Die reine Ökonomie strebt nach dem Ziele, eine exakte Wissenschaft zu sein.
English translation: Pure economics strives toward the goal of being an exact science.
Kerschagl’s critique of necessity is equally important. The old natural-scientific ideal of necessary causality is, for him, too metaphysical to serve as an unquestioned foundation. Economics should work with regularity, probability, functional dependence, and conditional validity. He distinguishes normative laws, laws of valuation or performance, and genetic-functional laws of becoming. Thus economic law is neither mere command nor mere natural mechanism.
Wir vermögen auf die Idee der Notwendigkeit des Geschehens, sofern sie ein genetischer Begriff ist, zu verzichten; auf die Notwendigkeit des Mittels zur Zielerreichung brauchen wir nicht zu verzichten.
English translation: We can dispense with the idea of the necessity of events insofar as it is a genetic concept; but we need not dispense with the necessity of the means for attaining an end.
The same balancing act governs his discussion of individualism and universalism. A purely atomistic economics misrepresents the interdependence of economic life; yet every usable theory must isolate. The “individualistische Unterstellung” is permissible only when recognized as an assumption within a larger universal Zusammenhang. Hence Kerschagl rejects methodological monism:
Es gibt keine wissenschaftliche Universalmethode
English translation: There is no universal scientific method.
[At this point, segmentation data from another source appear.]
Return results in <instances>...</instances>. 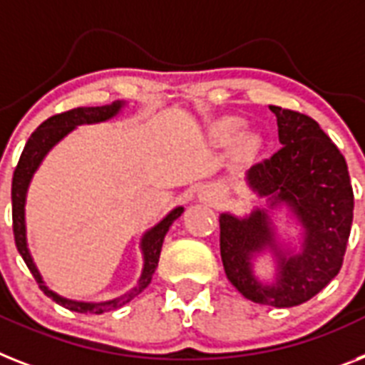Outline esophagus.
I'll use <instances>...</instances> for the list:
<instances>
[{
    "mask_svg": "<svg viewBox=\"0 0 365 365\" xmlns=\"http://www.w3.org/2000/svg\"><path fill=\"white\" fill-rule=\"evenodd\" d=\"M200 197L203 201H210V197H212V195H210L209 192H205V190H203V192H201V194H200Z\"/></svg>",
    "mask_w": 365,
    "mask_h": 365,
    "instance_id": "1",
    "label": "esophagus"
}]
</instances>
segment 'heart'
Here are the masks:
<instances>
[{
  "mask_svg": "<svg viewBox=\"0 0 365 365\" xmlns=\"http://www.w3.org/2000/svg\"><path fill=\"white\" fill-rule=\"evenodd\" d=\"M239 125L240 123L237 121V119H225V121H222V125H220V132H222V134H231V132H235L239 128ZM250 143H252L250 140L246 141V147H250Z\"/></svg>",
  "mask_w": 365,
  "mask_h": 365,
  "instance_id": "1",
  "label": "heart"
}]
</instances>
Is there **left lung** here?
<instances>
[{"mask_svg": "<svg viewBox=\"0 0 365 365\" xmlns=\"http://www.w3.org/2000/svg\"><path fill=\"white\" fill-rule=\"evenodd\" d=\"M270 110L282 149L244 175L263 205L244 216L220 215V254L242 297L291 308L315 297L341 269L354 197L347 162L321 126L298 111ZM264 255L273 261L270 277L255 269Z\"/></svg>", "mask_w": 365, "mask_h": 365, "instance_id": "obj_1", "label": "left lung"}]
</instances>
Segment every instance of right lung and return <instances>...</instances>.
<instances>
[{
    "mask_svg": "<svg viewBox=\"0 0 365 365\" xmlns=\"http://www.w3.org/2000/svg\"><path fill=\"white\" fill-rule=\"evenodd\" d=\"M125 106V101H115L111 102V104H106V106L74 108V110L71 111H65V113L50 117V119H46V121L42 123L37 130L33 132L31 138L27 140L26 147H24L22 150V156H20V162H18L16 170H14L11 197H13V230L14 240H16V248L18 252H20V255H22L24 261H26L29 272L33 274V278L37 279L38 287L44 291V294L52 298L53 302H57L59 306H63V308L71 309V312L96 313V315H98V313L121 308V306L130 302L132 298L138 297V294L150 284L153 274H155L156 267H158V259H160V250L162 244H164L165 233L170 231L173 222L185 212V207L179 205V207H175L173 210H170L158 224H155L150 230H147L145 233L141 235L140 252L141 259H143L141 274L134 287L128 289V291H126L125 294H121V297L111 298V300H101V302L72 300V298L57 294L56 291H52V289L44 284V279H42L41 272H38L37 264L33 261L31 252H29V244H27L26 203L27 192H29V185H31L33 175L37 173V170L41 168V164L48 156V153H50L59 141L65 140L72 130H76V126L96 125V123L110 121V119L119 115Z\"/></svg>",
    "mask_w": 365,
    "mask_h": 365,
    "instance_id": "add662e5",
    "label": "right lung"
}]
</instances>
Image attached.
The final chapters dissolve the inherited oppositions: empirical versus logical, inductive versus deductive, causal versus teleological. No science can be merely empirical, because all knowledge requires concepts; none can be merely logical, because economics concerns experienced reality. Likewise, causal analysis supplies genetic explanation, while teleology supplies the ordering of means to ends. Pure economics needs both if it is to explain development and judge performance.
Die Frage nach dem Warum gibt uns die Mittel, die Frage nach dem Wozu gibt uns Klarheit über ihre Verwendung, über ihren Gebrauch.
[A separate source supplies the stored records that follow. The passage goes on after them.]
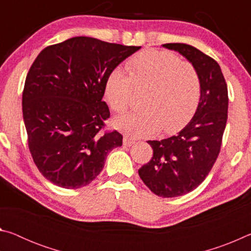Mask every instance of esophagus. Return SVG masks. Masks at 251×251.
Listing matches in <instances>:
<instances>
[{
    "mask_svg": "<svg viewBox=\"0 0 251 251\" xmlns=\"http://www.w3.org/2000/svg\"><path fill=\"white\" fill-rule=\"evenodd\" d=\"M134 144H135V139L129 138L128 136H125V137L123 138V145H124V146L129 147L131 145H134Z\"/></svg>",
    "mask_w": 251,
    "mask_h": 251,
    "instance_id": "esophagus-1",
    "label": "esophagus"
}]
</instances>
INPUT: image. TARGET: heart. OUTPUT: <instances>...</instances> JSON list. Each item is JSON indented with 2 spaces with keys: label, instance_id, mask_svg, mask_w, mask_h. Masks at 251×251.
Returning a JSON list of instances; mask_svg holds the SVG:
<instances>
[{
  "label": "heart",
  "instance_id": "b5f03b06",
  "mask_svg": "<svg viewBox=\"0 0 251 251\" xmlns=\"http://www.w3.org/2000/svg\"><path fill=\"white\" fill-rule=\"evenodd\" d=\"M126 73L115 69L105 84V97L115 112L128 108L135 88H147L143 112L114 120V126L131 137H146L178 128L192 116L201 96V79L195 67L168 50H146L127 62Z\"/></svg>",
  "mask_w": 251,
  "mask_h": 251
}]
</instances>
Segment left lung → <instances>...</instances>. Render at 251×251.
<instances>
[{"label": "left lung", "mask_w": 251, "mask_h": 251, "mask_svg": "<svg viewBox=\"0 0 251 251\" xmlns=\"http://www.w3.org/2000/svg\"><path fill=\"white\" fill-rule=\"evenodd\" d=\"M182 55L201 79L196 112L179 133L161 141H148L152 148L150 163L138 174L157 196H182L201 184L217 159L228 113V90L222 69L214 58L192 45L164 44Z\"/></svg>", "instance_id": "8db88e82"}]
</instances>
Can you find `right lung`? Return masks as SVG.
<instances>
[{
    "label": "right lung",
    "instance_id": "obj_1",
    "mask_svg": "<svg viewBox=\"0 0 251 251\" xmlns=\"http://www.w3.org/2000/svg\"><path fill=\"white\" fill-rule=\"evenodd\" d=\"M141 46L76 36L45 48L25 79L22 109L33 160L46 179L80 188L100 175L108 152L122 146L104 131L103 101L109 74Z\"/></svg>",
    "mask_w": 251,
    "mask_h": 251
}]
</instances>
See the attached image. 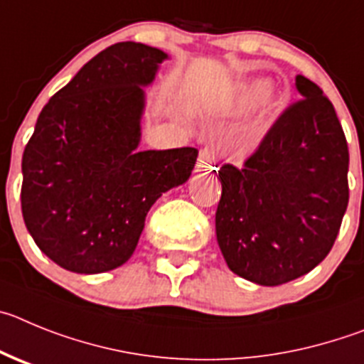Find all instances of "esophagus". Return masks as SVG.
I'll use <instances>...</instances> for the list:
<instances>
[{
	"mask_svg": "<svg viewBox=\"0 0 364 364\" xmlns=\"http://www.w3.org/2000/svg\"><path fill=\"white\" fill-rule=\"evenodd\" d=\"M215 168H218V154H215V150L212 146H205V149L199 150L196 170L198 172H212Z\"/></svg>",
	"mask_w": 364,
	"mask_h": 364,
	"instance_id": "esophagus-1",
	"label": "esophagus"
}]
</instances>
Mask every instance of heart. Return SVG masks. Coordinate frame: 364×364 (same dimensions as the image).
<instances>
[{
	"instance_id": "1",
	"label": "heart",
	"mask_w": 364,
	"mask_h": 364,
	"mask_svg": "<svg viewBox=\"0 0 364 364\" xmlns=\"http://www.w3.org/2000/svg\"><path fill=\"white\" fill-rule=\"evenodd\" d=\"M270 92V83L267 80H255L247 83L245 87H241L237 94L234 97V109L235 110H247L254 105L259 103L261 100L267 97V94Z\"/></svg>"
}]
</instances>
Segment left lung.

English translation: The question of the Why gives us the means; the question of the What-for gives us clarity about their application, about their use.
The work’s relevance lies in this synthesis after the Methodenstreit: Kerschagl preserves Austrian exact theory, accepts the historical warning against empty abstraction, and incorporates universalist and teleological insights without surrendering genetic explanation. Its core conceptual move is to make economics a conditional, self-limiting, empirically disciplined, logically exact science of economic reality as essential, interdependent, and purposeful.